Look through the data below for the line with "They compared RRSR" and the line with "Given this setup, evaluate", then output those two and all lines in between, exactly as written.
START GIVEN INFORMATION
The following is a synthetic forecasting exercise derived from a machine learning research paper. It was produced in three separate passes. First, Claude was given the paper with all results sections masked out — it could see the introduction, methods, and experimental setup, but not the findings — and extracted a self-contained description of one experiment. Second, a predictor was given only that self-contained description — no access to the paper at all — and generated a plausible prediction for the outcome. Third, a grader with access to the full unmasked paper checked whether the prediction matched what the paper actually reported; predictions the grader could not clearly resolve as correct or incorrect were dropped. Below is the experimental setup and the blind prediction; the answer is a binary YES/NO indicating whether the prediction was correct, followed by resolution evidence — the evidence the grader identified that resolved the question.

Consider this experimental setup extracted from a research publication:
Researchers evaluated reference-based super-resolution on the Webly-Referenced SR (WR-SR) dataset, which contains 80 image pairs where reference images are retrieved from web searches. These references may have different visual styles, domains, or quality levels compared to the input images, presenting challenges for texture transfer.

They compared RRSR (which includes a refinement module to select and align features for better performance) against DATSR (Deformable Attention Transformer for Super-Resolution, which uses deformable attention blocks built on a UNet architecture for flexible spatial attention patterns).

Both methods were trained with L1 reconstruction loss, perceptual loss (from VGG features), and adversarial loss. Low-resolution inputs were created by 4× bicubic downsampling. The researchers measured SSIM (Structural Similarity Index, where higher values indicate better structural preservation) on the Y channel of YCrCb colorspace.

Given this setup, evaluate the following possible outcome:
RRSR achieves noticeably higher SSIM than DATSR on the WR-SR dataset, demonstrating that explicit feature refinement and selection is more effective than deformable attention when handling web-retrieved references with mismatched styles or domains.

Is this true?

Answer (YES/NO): NO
END GIVEN INFORMATION
◆ ANSWER TO THIS PROBLEM
They compared RRSR (which includes a refinement module to select and align features for better performance) against DATSR (Deformable Attention Transformer for Super-Resolution, which uses deformable attention blocks built on a UNet architecture for flexible spatial attention patterns).

Both methods were trained with L1 reconstruction loss, perceptual loss (from VGG features), and adversarial loss. Low-resolution inputs were created by 4× bicubic downsampling. The researchers measured SSIM (Structural Similarity Index, where higher values indicate better structural preservation) on the Y channel of YCrCb colorspace.

Given this setup, evaluate the following possible outcome:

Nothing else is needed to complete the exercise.